Copy all of the material below exactly.
** begin Dataset records **
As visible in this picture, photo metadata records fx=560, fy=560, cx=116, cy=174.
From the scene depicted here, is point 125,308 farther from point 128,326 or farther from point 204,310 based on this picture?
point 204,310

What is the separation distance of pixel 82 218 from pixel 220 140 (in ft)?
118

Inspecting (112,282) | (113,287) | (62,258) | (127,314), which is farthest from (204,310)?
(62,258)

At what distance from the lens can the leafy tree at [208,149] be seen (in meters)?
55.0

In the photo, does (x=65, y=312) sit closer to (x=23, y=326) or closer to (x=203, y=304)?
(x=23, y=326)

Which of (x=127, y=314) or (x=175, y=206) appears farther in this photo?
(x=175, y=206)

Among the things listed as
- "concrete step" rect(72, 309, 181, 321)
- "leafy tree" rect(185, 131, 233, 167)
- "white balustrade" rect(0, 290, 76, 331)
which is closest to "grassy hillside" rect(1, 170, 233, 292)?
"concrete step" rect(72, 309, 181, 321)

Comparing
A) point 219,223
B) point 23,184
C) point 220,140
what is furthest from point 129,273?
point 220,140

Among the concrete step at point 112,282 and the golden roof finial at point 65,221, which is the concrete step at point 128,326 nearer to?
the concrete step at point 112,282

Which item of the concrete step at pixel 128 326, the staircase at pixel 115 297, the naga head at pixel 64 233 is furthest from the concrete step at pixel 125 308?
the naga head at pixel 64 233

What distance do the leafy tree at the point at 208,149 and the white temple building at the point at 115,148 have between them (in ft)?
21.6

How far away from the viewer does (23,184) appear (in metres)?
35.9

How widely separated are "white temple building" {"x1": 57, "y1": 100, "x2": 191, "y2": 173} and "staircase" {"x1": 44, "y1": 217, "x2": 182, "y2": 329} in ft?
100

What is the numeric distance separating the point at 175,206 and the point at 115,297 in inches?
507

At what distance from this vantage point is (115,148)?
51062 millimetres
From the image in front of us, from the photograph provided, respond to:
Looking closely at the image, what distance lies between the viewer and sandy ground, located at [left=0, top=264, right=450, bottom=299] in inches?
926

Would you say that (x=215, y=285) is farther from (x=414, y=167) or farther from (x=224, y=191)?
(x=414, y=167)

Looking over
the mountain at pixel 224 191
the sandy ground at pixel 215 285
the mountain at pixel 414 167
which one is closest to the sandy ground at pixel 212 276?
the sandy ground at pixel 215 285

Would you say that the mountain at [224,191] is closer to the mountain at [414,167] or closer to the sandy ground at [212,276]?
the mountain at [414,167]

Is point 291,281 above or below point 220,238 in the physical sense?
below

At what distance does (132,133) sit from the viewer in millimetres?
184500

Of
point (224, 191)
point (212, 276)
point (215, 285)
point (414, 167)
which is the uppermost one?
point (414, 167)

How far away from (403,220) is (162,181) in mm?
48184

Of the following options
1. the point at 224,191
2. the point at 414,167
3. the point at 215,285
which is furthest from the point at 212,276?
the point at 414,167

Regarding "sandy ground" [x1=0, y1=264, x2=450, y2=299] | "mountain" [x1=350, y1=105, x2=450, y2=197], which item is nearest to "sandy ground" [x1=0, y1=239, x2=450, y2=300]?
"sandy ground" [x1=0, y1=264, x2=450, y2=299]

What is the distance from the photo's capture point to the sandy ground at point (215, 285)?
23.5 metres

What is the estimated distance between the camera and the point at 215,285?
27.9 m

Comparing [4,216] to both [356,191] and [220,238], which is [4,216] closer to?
** end Dataset records **
Worked solution ::
As visible in this picture, photo metadata records fx=560, fy=560, cx=116, cy=174.
From the scene depicted here, is point 125,308 farther from point 128,326 or farther from point 204,310 based on this picture?
point 204,310

What is the separation distance of pixel 82 218 from pixel 220 140 (in ft)?
118

Inspecting (112,282) | (113,287) | (62,258) | (127,314), which is farthest from (204,310)?
(62,258)

At what distance from the lens can the leafy tree at [208,149] be seen (in meters)?
55.0

In the photo, does (x=65, y=312) sit closer to (x=23, y=326) or closer to (x=203, y=304)?
(x=23, y=326)

Which of (x=127, y=314) or (x=175, y=206) appears farther in this photo?
(x=175, y=206)

Among the things listed as
- "concrete step" rect(72, 309, 181, 321)
- "leafy tree" rect(185, 131, 233, 167)
- "white balustrade" rect(0, 290, 76, 331)
which is closest to "grassy hillside" rect(1, 170, 233, 292)?
"concrete step" rect(72, 309, 181, 321)

Comparing
A) point 219,223
B) point 23,184
C) point 220,140
what is furthest from point 129,273?
point 220,140

Among the concrete step at point 112,282 and the golden roof finial at point 65,221, which is the concrete step at point 128,326 nearer to?
the concrete step at point 112,282

Which item of the concrete step at pixel 128 326, the staircase at pixel 115 297, the naga head at pixel 64 233 is furthest from the concrete step at pixel 125 308?
the naga head at pixel 64 233

What distance do the leafy tree at the point at 208,149 and the white temple building at the point at 115,148 have between them (in ft)?
21.6

How far away from the viewer does (23,184) appear (in metres)?
35.9

How widely separated are "white temple building" {"x1": 57, "y1": 100, "x2": 191, "y2": 173} and "staircase" {"x1": 44, "y1": 217, "x2": 182, "y2": 329} in ft?
100

What is the numeric distance separating the point at 175,206 and the point at 115,297 in inches?
507

At what distance from this vantage point is (115,148)?
51062 millimetres
From the image in front of us, from the photograph provided, respond to:
Looking closely at the image, what distance lies between the viewer and sandy ground, located at [left=0, top=264, right=450, bottom=299] in inches?
926

Would you say that (x=215, y=285) is farther from (x=414, y=167) or farther from (x=224, y=191)?
(x=414, y=167)

Looking over
the mountain at pixel 224 191
the sandy ground at pixel 215 285
the mountain at pixel 414 167
which one is closest to the sandy ground at pixel 212 276?
the sandy ground at pixel 215 285

Would you say that the mountain at [224,191] is closer to the mountain at [414,167] or closer to the sandy ground at [212,276]?
the mountain at [414,167]

Is point 291,281 above or below point 220,238 in the physical sense?
below

At what distance does (132,133) sit from the viewer in millimetres?
184500

Of
point (224, 191)
point (212, 276)
point (215, 285)
point (414, 167)
which is the uppermost one?
point (414, 167)

How far away from (403,220) is (162,181) in mm?
48184

Of the following options
1. the point at 224,191
2. the point at 414,167
3. the point at 215,285
which is furthest from the point at 212,276?
the point at 414,167

Regarding "sandy ground" [x1=0, y1=264, x2=450, y2=299] | "mountain" [x1=350, y1=105, x2=450, y2=197], which item is nearest to "sandy ground" [x1=0, y1=239, x2=450, y2=300]?
"sandy ground" [x1=0, y1=264, x2=450, y2=299]

What is the distance from the photo's capture point to the sandy ground at point (215, 285)?
23.5 metres

What is the estimated distance between the camera and the point at 215,285?
27.9 m

Comparing [4,216] to both [356,191] and [220,238], which is [4,216] closer to?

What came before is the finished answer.